The Yankees drew up at the far end of the street, then turned and started back to town. As they thundered toward him, Carl noticed a young girl opposite him, evidently trying to decide whether to cross. She hesitated a moment, then bolted out into the street. In the middle, she looked around at the approaching soldiers, tripped, and fell into the road.
Without thinking, Carl spurred his horse into the street, leaned out from his saddle, and plucked the arising girl from the muck. The horse carried them across the road while the Yankees whooped and whistled as they rushed by, venting their disappointment. Carl got down the street, turned a corner, then pulled up, set the girl on her feet and slid from the saddle.
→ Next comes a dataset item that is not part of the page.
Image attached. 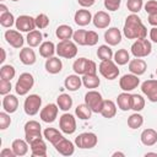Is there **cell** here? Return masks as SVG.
<instances>
[{"label": "cell", "mask_w": 157, "mask_h": 157, "mask_svg": "<svg viewBox=\"0 0 157 157\" xmlns=\"http://www.w3.org/2000/svg\"><path fill=\"white\" fill-rule=\"evenodd\" d=\"M123 33L128 39H142L146 38L147 29L141 18L136 13H131L125 18Z\"/></svg>", "instance_id": "1"}, {"label": "cell", "mask_w": 157, "mask_h": 157, "mask_svg": "<svg viewBox=\"0 0 157 157\" xmlns=\"http://www.w3.org/2000/svg\"><path fill=\"white\" fill-rule=\"evenodd\" d=\"M72 70L77 75L86 74H97V65L93 60H88L86 58H78L72 64Z\"/></svg>", "instance_id": "2"}, {"label": "cell", "mask_w": 157, "mask_h": 157, "mask_svg": "<svg viewBox=\"0 0 157 157\" xmlns=\"http://www.w3.org/2000/svg\"><path fill=\"white\" fill-rule=\"evenodd\" d=\"M33 85H34V78H33L32 74L23 72L20 75L18 80L15 85V91L20 96H26L29 92V90L33 87Z\"/></svg>", "instance_id": "3"}, {"label": "cell", "mask_w": 157, "mask_h": 157, "mask_svg": "<svg viewBox=\"0 0 157 157\" xmlns=\"http://www.w3.org/2000/svg\"><path fill=\"white\" fill-rule=\"evenodd\" d=\"M152 52V44L148 39H136L131 45V54L135 58H145Z\"/></svg>", "instance_id": "4"}, {"label": "cell", "mask_w": 157, "mask_h": 157, "mask_svg": "<svg viewBox=\"0 0 157 157\" xmlns=\"http://www.w3.org/2000/svg\"><path fill=\"white\" fill-rule=\"evenodd\" d=\"M56 54L60 58H65V59H72V58H75L76 54H77L76 43L71 42L70 39L60 40L56 44Z\"/></svg>", "instance_id": "5"}, {"label": "cell", "mask_w": 157, "mask_h": 157, "mask_svg": "<svg viewBox=\"0 0 157 157\" xmlns=\"http://www.w3.org/2000/svg\"><path fill=\"white\" fill-rule=\"evenodd\" d=\"M98 70L101 72V75L107 78V80H114L119 76V69H118V65L115 61H113L112 59L109 60H102L99 66H98Z\"/></svg>", "instance_id": "6"}, {"label": "cell", "mask_w": 157, "mask_h": 157, "mask_svg": "<svg viewBox=\"0 0 157 157\" xmlns=\"http://www.w3.org/2000/svg\"><path fill=\"white\" fill-rule=\"evenodd\" d=\"M103 102H104V99L98 91L92 90L85 94V103L91 108V110L93 113H101Z\"/></svg>", "instance_id": "7"}, {"label": "cell", "mask_w": 157, "mask_h": 157, "mask_svg": "<svg viewBox=\"0 0 157 157\" xmlns=\"http://www.w3.org/2000/svg\"><path fill=\"white\" fill-rule=\"evenodd\" d=\"M42 126L36 120H29L25 124V137L28 144L37 139H42Z\"/></svg>", "instance_id": "8"}, {"label": "cell", "mask_w": 157, "mask_h": 157, "mask_svg": "<svg viewBox=\"0 0 157 157\" xmlns=\"http://www.w3.org/2000/svg\"><path fill=\"white\" fill-rule=\"evenodd\" d=\"M40 105H42V98L38 94H29L25 99L23 109H25V113L27 115L33 117L39 112Z\"/></svg>", "instance_id": "9"}, {"label": "cell", "mask_w": 157, "mask_h": 157, "mask_svg": "<svg viewBox=\"0 0 157 157\" xmlns=\"http://www.w3.org/2000/svg\"><path fill=\"white\" fill-rule=\"evenodd\" d=\"M98 142V137L93 132H82L75 139V145L78 148H93Z\"/></svg>", "instance_id": "10"}, {"label": "cell", "mask_w": 157, "mask_h": 157, "mask_svg": "<svg viewBox=\"0 0 157 157\" xmlns=\"http://www.w3.org/2000/svg\"><path fill=\"white\" fill-rule=\"evenodd\" d=\"M59 128L64 134L71 135L76 131V120L75 117L70 113H65L59 119Z\"/></svg>", "instance_id": "11"}, {"label": "cell", "mask_w": 157, "mask_h": 157, "mask_svg": "<svg viewBox=\"0 0 157 157\" xmlns=\"http://www.w3.org/2000/svg\"><path fill=\"white\" fill-rule=\"evenodd\" d=\"M139 85H140V78L137 77V75L134 74H126L121 76L119 80V86L124 92H130L135 90Z\"/></svg>", "instance_id": "12"}, {"label": "cell", "mask_w": 157, "mask_h": 157, "mask_svg": "<svg viewBox=\"0 0 157 157\" xmlns=\"http://www.w3.org/2000/svg\"><path fill=\"white\" fill-rule=\"evenodd\" d=\"M16 28L21 32H31L33 31L37 26H36V18H33L32 16L28 15H21L16 18Z\"/></svg>", "instance_id": "13"}, {"label": "cell", "mask_w": 157, "mask_h": 157, "mask_svg": "<svg viewBox=\"0 0 157 157\" xmlns=\"http://www.w3.org/2000/svg\"><path fill=\"white\" fill-rule=\"evenodd\" d=\"M58 110H59L58 104L49 103V104H47L44 108L40 109L39 117H40V119H42L44 123H53V121L56 119V117H58Z\"/></svg>", "instance_id": "14"}, {"label": "cell", "mask_w": 157, "mask_h": 157, "mask_svg": "<svg viewBox=\"0 0 157 157\" xmlns=\"http://www.w3.org/2000/svg\"><path fill=\"white\" fill-rule=\"evenodd\" d=\"M141 91L150 102H157V80H146L142 82Z\"/></svg>", "instance_id": "15"}, {"label": "cell", "mask_w": 157, "mask_h": 157, "mask_svg": "<svg viewBox=\"0 0 157 157\" xmlns=\"http://www.w3.org/2000/svg\"><path fill=\"white\" fill-rule=\"evenodd\" d=\"M4 37H5L6 42H7L11 47H13V48H16V49L21 48V47L23 45V43H25L23 37H22V34L20 33V31L7 29V31L4 33Z\"/></svg>", "instance_id": "16"}, {"label": "cell", "mask_w": 157, "mask_h": 157, "mask_svg": "<svg viewBox=\"0 0 157 157\" xmlns=\"http://www.w3.org/2000/svg\"><path fill=\"white\" fill-rule=\"evenodd\" d=\"M104 40L108 45H118L121 42V32L117 27H110L104 33Z\"/></svg>", "instance_id": "17"}, {"label": "cell", "mask_w": 157, "mask_h": 157, "mask_svg": "<svg viewBox=\"0 0 157 157\" xmlns=\"http://www.w3.org/2000/svg\"><path fill=\"white\" fill-rule=\"evenodd\" d=\"M92 22H93V25H94L96 28L103 29V28H107V27L110 25V16H109L108 12H105V11H98V12L93 16Z\"/></svg>", "instance_id": "18"}, {"label": "cell", "mask_w": 157, "mask_h": 157, "mask_svg": "<svg viewBox=\"0 0 157 157\" xmlns=\"http://www.w3.org/2000/svg\"><path fill=\"white\" fill-rule=\"evenodd\" d=\"M29 147H31L32 156H34V157H45L47 156V145H45L43 137L32 141L29 144Z\"/></svg>", "instance_id": "19"}, {"label": "cell", "mask_w": 157, "mask_h": 157, "mask_svg": "<svg viewBox=\"0 0 157 157\" xmlns=\"http://www.w3.org/2000/svg\"><path fill=\"white\" fill-rule=\"evenodd\" d=\"M54 147H55V150H56L60 155H63V156H71V155H74V152H75V146H74V144H72L70 140L65 139V137H63Z\"/></svg>", "instance_id": "20"}, {"label": "cell", "mask_w": 157, "mask_h": 157, "mask_svg": "<svg viewBox=\"0 0 157 157\" xmlns=\"http://www.w3.org/2000/svg\"><path fill=\"white\" fill-rule=\"evenodd\" d=\"M146 69H147V64H146V61L144 59L135 58V59L129 61V70L134 75H137V76L144 75Z\"/></svg>", "instance_id": "21"}, {"label": "cell", "mask_w": 157, "mask_h": 157, "mask_svg": "<svg viewBox=\"0 0 157 157\" xmlns=\"http://www.w3.org/2000/svg\"><path fill=\"white\" fill-rule=\"evenodd\" d=\"M92 18H93V17H92V13H91L88 10H86V9L77 10V11L75 12V16H74L75 23H76L77 26H81V27L90 25L91 21H92Z\"/></svg>", "instance_id": "22"}, {"label": "cell", "mask_w": 157, "mask_h": 157, "mask_svg": "<svg viewBox=\"0 0 157 157\" xmlns=\"http://www.w3.org/2000/svg\"><path fill=\"white\" fill-rule=\"evenodd\" d=\"M2 108L5 112H7L9 114L15 113L18 108V99L16 96L13 94H6L2 98Z\"/></svg>", "instance_id": "23"}, {"label": "cell", "mask_w": 157, "mask_h": 157, "mask_svg": "<svg viewBox=\"0 0 157 157\" xmlns=\"http://www.w3.org/2000/svg\"><path fill=\"white\" fill-rule=\"evenodd\" d=\"M101 114L103 118H107V119L114 118L117 114V104L110 99H104L101 109Z\"/></svg>", "instance_id": "24"}, {"label": "cell", "mask_w": 157, "mask_h": 157, "mask_svg": "<svg viewBox=\"0 0 157 157\" xmlns=\"http://www.w3.org/2000/svg\"><path fill=\"white\" fill-rule=\"evenodd\" d=\"M140 139L145 146H153L157 142V131L155 129H151V128L145 129L141 132Z\"/></svg>", "instance_id": "25"}, {"label": "cell", "mask_w": 157, "mask_h": 157, "mask_svg": "<svg viewBox=\"0 0 157 157\" xmlns=\"http://www.w3.org/2000/svg\"><path fill=\"white\" fill-rule=\"evenodd\" d=\"M81 85H82V78H81L77 74H75V75H69V76L65 78V81H64L65 88L69 90V91H71V92L77 91V90L81 87Z\"/></svg>", "instance_id": "26"}, {"label": "cell", "mask_w": 157, "mask_h": 157, "mask_svg": "<svg viewBox=\"0 0 157 157\" xmlns=\"http://www.w3.org/2000/svg\"><path fill=\"white\" fill-rule=\"evenodd\" d=\"M63 69V63L59 58H55V56H52V58H48L47 61H45V70L49 72V74H59Z\"/></svg>", "instance_id": "27"}, {"label": "cell", "mask_w": 157, "mask_h": 157, "mask_svg": "<svg viewBox=\"0 0 157 157\" xmlns=\"http://www.w3.org/2000/svg\"><path fill=\"white\" fill-rule=\"evenodd\" d=\"M43 136L45 137V140H48L53 146H55L64 136L61 135V132L55 129V128H47L44 131H43Z\"/></svg>", "instance_id": "28"}, {"label": "cell", "mask_w": 157, "mask_h": 157, "mask_svg": "<svg viewBox=\"0 0 157 157\" xmlns=\"http://www.w3.org/2000/svg\"><path fill=\"white\" fill-rule=\"evenodd\" d=\"M20 60L25 65H33L36 63V53L33 49L28 48H22L20 52Z\"/></svg>", "instance_id": "29"}, {"label": "cell", "mask_w": 157, "mask_h": 157, "mask_svg": "<svg viewBox=\"0 0 157 157\" xmlns=\"http://www.w3.org/2000/svg\"><path fill=\"white\" fill-rule=\"evenodd\" d=\"M11 148L13 150L16 156L22 157V156L27 155V152H28V142L26 140H22V139H16L12 141Z\"/></svg>", "instance_id": "30"}, {"label": "cell", "mask_w": 157, "mask_h": 157, "mask_svg": "<svg viewBox=\"0 0 157 157\" xmlns=\"http://www.w3.org/2000/svg\"><path fill=\"white\" fill-rule=\"evenodd\" d=\"M54 53H56V47L54 45L53 42H50V40L42 42V44L39 45V54H40V56L48 59V58H52L54 55Z\"/></svg>", "instance_id": "31"}, {"label": "cell", "mask_w": 157, "mask_h": 157, "mask_svg": "<svg viewBox=\"0 0 157 157\" xmlns=\"http://www.w3.org/2000/svg\"><path fill=\"white\" fill-rule=\"evenodd\" d=\"M117 104H118V108L123 112L131 109V94L129 92H123V93L118 94Z\"/></svg>", "instance_id": "32"}, {"label": "cell", "mask_w": 157, "mask_h": 157, "mask_svg": "<svg viewBox=\"0 0 157 157\" xmlns=\"http://www.w3.org/2000/svg\"><path fill=\"white\" fill-rule=\"evenodd\" d=\"M42 39H43V36L38 29H33V31L28 32L27 38H26V40H27V43H28V45L31 48L40 45L42 44Z\"/></svg>", "instance_id": "33"}, {"label": "cell", "mask_w": 157, "mask_h": 157, "mask_svg": "<svg viewBox=\"0 0 157 157\" xmlns=\"http://www.w3.org/2000/svg\"><path fill=\"white\" fill-rule=\"evenodd\" d=\"M99 83H101V80L97 76V74H86L82 77V85L87 88H97Z\"/></svg>", "instance_id": "34"}, {"label": "cell", "mask_w": 157, "mask_h": 157, "mask_svg": "<svg viewBox=\"0 0 157 157\" xmlns=\"http://www.w3.org/2000/svg\"><path fill=\"white\" fill-rule=\"evenodd\" d=\"M56 104H58L59 109H61L64 112H67L72 107V98L67 93H61L56 98Z\"/></svg>", "instance_id": "35"}, {"label": "cell", "mask_w": 157, "mask_h": 157, "mask_svg": "<svg viewBox=\"0 0 157 157\" xmlns=\"http://www.w3.org/2000/svg\"><path fill=\"white\" fill-rule=\"evenodd\" d=\"M55 34H56V37H58L59 39L66 40V39H70V38L72 37L74 29H72L70 26H67V25H60V26L56 28Z\"/></svg>", "instance_id": "36"}, {"label": "cell", "mask_w": 157, "mask_h": 157, "mask_svg": "<svg viewBox=\"0 0 157 157\" xmlns=\"http://www.w3.org/2000/svg\"><path fill=\"white\" fill-rule=\"evenodd\" d=\"M93 112L91 110V108L86 104V103H82V104H78L75 109V114L77 115L78 119L81 120H88L91 118V114Z\"/></svg>", "instance_id": "37"}, {"label": "cell", "mask_w": 157, "mask_h": 157, "mask_svg": "<svg viewBox=\"0 0 157 157\" xmlns=\"http://www.w3.org/2000/svg\"><path fill=\"white\" fill-rule=\"evenodd\" d=\"M114 61L117 65H125L130 61V54L126 49H118L114 53Z\"/></svg>", "instance_id": "38"}, {"label": "cell", "mask_w": 157, "mask_h": 157, "mask_svg": "<svg viewBox=\"0 0 157 157\" xmlns=\"http://www.w3.org/2000/svg\"><path fill=\"white\" fill-rule=\"evenodd\" d=\"M97 56L102 61V60H109V59H112L114 56V54H113V50L110 49V47L108 44H103V45H99L98 47V49H97Z\"/></svg>", "instance_id": "39"}, {"label": "cell", "mask_w": 157, "mask_h": 157, "mask_svg": "<svg viewBox=\"0 0 157 157\" xmlns=\"http://www.w3.org/2000/svg\"><path fill=\"white\" fill-rule=\"evenodd\" d=\"M144 124V117L139 114V112H135L128 118V126L130 129H137Z\"/></svg>", "instance_id": "40"}, {"label": "cell", "mask_w": 157, "mask_h": 157, "mask_svg": "<svg viewBox=\"0 0 157 157\" xmlns=\"http://www.w3.org/2000/svg\"><path fill=\"white\" fill-rule=\"evenodd\" d=\"M145 108V98L141 94H131V109L140 112Z\"/></svg>", "instance_id": "41"}, {"label": "cell", "mask_w": 157, "mask_h": 157, "mask_svg": "<svg viewBox=\"0 0 157 157\" xmlns=\"http://www.w3.org/2000/svg\"><path fill=\"white\" fill-rule=\"evenodd\" d=\"M16 75V70L12 65H2L0 69V77L11 81Z\"/></svg>", "instance_id": "42"}, {"label": "cell", "mask_w": 157, "mask_h": 157, "mask_svg": "<svg viewBox=\"0 0 157 157\" xmlns=\"http://www.w3.org/2000/svg\"><path fill=\"white\" fill-rule=\"evenodd\" d=\"M15 22H16V20H15V17H13V15L11 12H6V13L0 15V25L2 27L10 28Z\"/></svg>", "instance_id": "43"}, {"label": "cell", "mask_w": 157, "mask_h": 157, "mask_svg": "<svg viewBox=\"0 0 157 157\" xmlns=\"http://www.w3.org/2000/svg\"><path fill=\"white\" fill-rule=\"evenodd\" d=\"M86 34H87L86 29H77L74 32L72 39L78 45H86Z\"/></svg>", "instance_id": "44"}, {"label": "cell", "mask_w": 157, "mask_h": 157, "mask_svg": "<svg viewBox=\"0 0 157 157\" xmlns=\"http://www.w3.org/2000/svg\"><path fill=\"white\" fill-rule=\"evenodd\" d=\"M144 6V0H128L126 1V7L130 12L137 13Z\"/></svg>", "instance_id": "45"}, {"label": "cell", "mask_w": 157, "mask_h": 157, "mask_svg": "<svg viewBox=\"0 0 157 157\" xmlns=\"http://www.w3.org/2000/svg\"><path fill=\"white\" fill-rule=\"evenodd\" d=\"M48 25H49V17L45 13H39L36 17V26H37V28L44 29V28L48 27Z\"/></svg>", "instance_id": "46"}, {"label": "cell", "mask_w": 157, "mask_h": 157, "mask_svg": "<svg viewBox=\"0 0 157 157\" xmlns=\"http://www.w3.org/2000/svg\"><path fill=\"white\" fill-rule=\"evenodd\" d=\"M11 124V118L7 112H1L0 113V129L6 130Z\"/></svg>", "instance_id": "47"}, {"label": "cell", "mask_w": 157, "mask_h": 157, "mask_svg": "<svg viewBox=\"0 0 157 157\" xmlns=\"http://www.w3.org/2000/svg\"><path fill=\"white\" fill-rule=\"evenodd\" d=\"M98 42V34L97 32L94 31H87V34H86V45H90V47H93L96 45Z\"/></svg>", "instance_id": "48"}, {"label": "cell", "mask_w": 157, "mask_h": 157, "mask_svg": "<svg viewBox=\"0 0 157 157\" xmlns=\"http://www.w3.org/2000/svg\"><path fill=\"white\" fill-rule=\"evenodd\" d=\"M12 86H11V81L9 80H5V78H1L0 80V94L1 96H6L10 93Z\"/></svg>", "instance_id": "49"}, {"label": "cell", "mask_w": 157, "mask_h": 157, "mask_svg": "<svg viewBox=\"0 0 157 157\" xmlns=\"http://www.w3.org/2000/svg\"><path fill=\"white\" fill-rule=\"evenodd\" d=\"M120 4H121V0H104V7L109 11L119 10Z\"/></svg>", "instance_id": "50"}, {"label": "cell", "mask_w": 157, "mask_h": 157, "mask_svg": "<svg viewBox=\"0 0 157 157\" xmlns=\"http://www.w3.org/2000/svg\"><path fill=\"white\" fill-rule=\"evenodd\" d=\"M145 11L148 13V15H155L157 13V1L156 0H148L145 5Z\"/></svg>", "instance_id": "51"}, {"label": "cell", "mask_w": 157, "mask_h": 157, "mask_svg": "<svg viewBox=\"0 0 157 157\" xmlns=\"http://www.w3.org/2000/svg\"><path fill=\"white\" fill-rule=\"evenodd\" d=\"M0 156L1 157H15L16 155H15V152H13V150L11 148H2L1 150V152H0Z\"/></svg>", "instance_id": "52"}, {"label": "cell", "mask_w": 157, "mask_h": 157, "mask_svg": "<svg viewBox=\"0 0 157 157\" xmlns=\"http://www.w3.org/2000/svg\"><path fill=\"white\" fill-rule=\"evenodd\" d=\"M77 2H78L82 7H91V6L96 2V0H77Z\"/></svg>", "instance_id": "53"}, {"label": "cell", "mask_w": 157, "mask_h": 157, "mask_svg": "<svg viewBox=\"0 0 157 157\" xmlns=\"http://www.w3.org/2000/svg\"><path fill=\"white\" fill-rule=\"evenodd\" d=\"M148 23L151 25V26H153V27H157V13H155V15H148Z\"/></svg>", "instance_id": "54"}, {"label": "cell", "mask_w": 157, "mask_h": 157, "mask_svg": "<svg viewBox=\"0 0 157 157\" xmlns=\"http://www.w3.org/2000/svg\"><path fill=\"white\" fill-rule=\"evenodd\" d=\"M150 39H151L152 42L157 43V27L151 28V31H150Z\"/></svg>", "instance_id": "55"}, {"label": "cell", "mask_w": 157, "mask_h": 157, "mask_svg": "<svg viewBox=\"0 0 157 157\" xmlns=\"http://www.w3.org/2000/svg\"><path fill=\"white\" fill-rule=\"evenodd\" d=\"M6 12H9V11H7V7H6L4 4H0V15L6 13Z\"/></svg>", "instance_id": "56"}, {"label": "cell", "mask_w": 157, "mask_h": 157, "mask_svg": "<svg viewBox=\"0 0 157 157\" xmlns=\"http://www.w3.org/2000/svg\"><path fill=\"white\" fill-rule=\"evenodd\" d=\"M5 58H6L5 49H4V48H1V59H0V63H4V61H5Z\"/></svg>", "instance_id": "57"}, {"label": "cell", "mask_w": 157, "mask_h": 157, "mask_svg": "<svg viewBox=\"0 0 157 157\" xmlns=\"http://www.w3.org/2000/svg\"><path fill=\"white\" fill-rule=\"evenodd\" d=\"M112 156H113V157H115V156H121V157H124L125 155H124L123 152H114V153H113Z\"/></svg>", "instance_id": "58"}, {"label": "cell", "mask_w": 157, "mask_h": 157, "mask_svg": "<svg viewBox=\"0 0 157 157\" xmlns=\"http://www.w3.org/2000/svg\"><path fill=\"white\" fill-rule=\"evenodd\" d=\"M145 156H146V157H147V156H157V153H156V152H147Z\"/></svg>", "instance_id": "59"}, {"label": "cell", "mask_w": 157, "mask_h": 157, "mask_svg": "<svg viewBox=\"0 0 157 157\" xmlns=\"http://www.w3.org/2000/svg\"><path fill=\"white\" fill-rule=\"evenodd\" d=\"M11 1H18V0H11Z\"/></svg>", "instance_id": "60"}, {"label": "cell", "mask_w": 157, "mask_h": 157, "mask_svg": "<svg viewBox=\"0 0 157 157\" xmlns=\"http://www.w3.org/2000/svg\"><path fill=\"white\" fill-rule=\"evenodd\" d=\"M156 75H157V69H156Z\"/></svg>", "instance_id": "61"}]
</instances>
“Hush my mouth! That was the foolest thing I ever seen a body do!” Carl made no attempt to stop the hot words from tumbling out of his mouth. He glared at the girl, standing in the street with her chin up and her eyes flashing, auburn hair disheveled, the front of her clothes mud-caked and dripping. “You surely could have been killed, and that’s a fact! You keep clear away from that gang of Yankees, you hear? Darn fool girl, anyhow.” He remounted and left her standing there, pridefully biting back tears of relief. Then he rode away, shaking mud and slime off his arm, and muttering to himself.
Love at first sight . . . or not so much?
*Since I'm not exactly sure my existing published novel qualifies under the rules, I'm not making a whole lot about this post. However, I hope you enjoy it.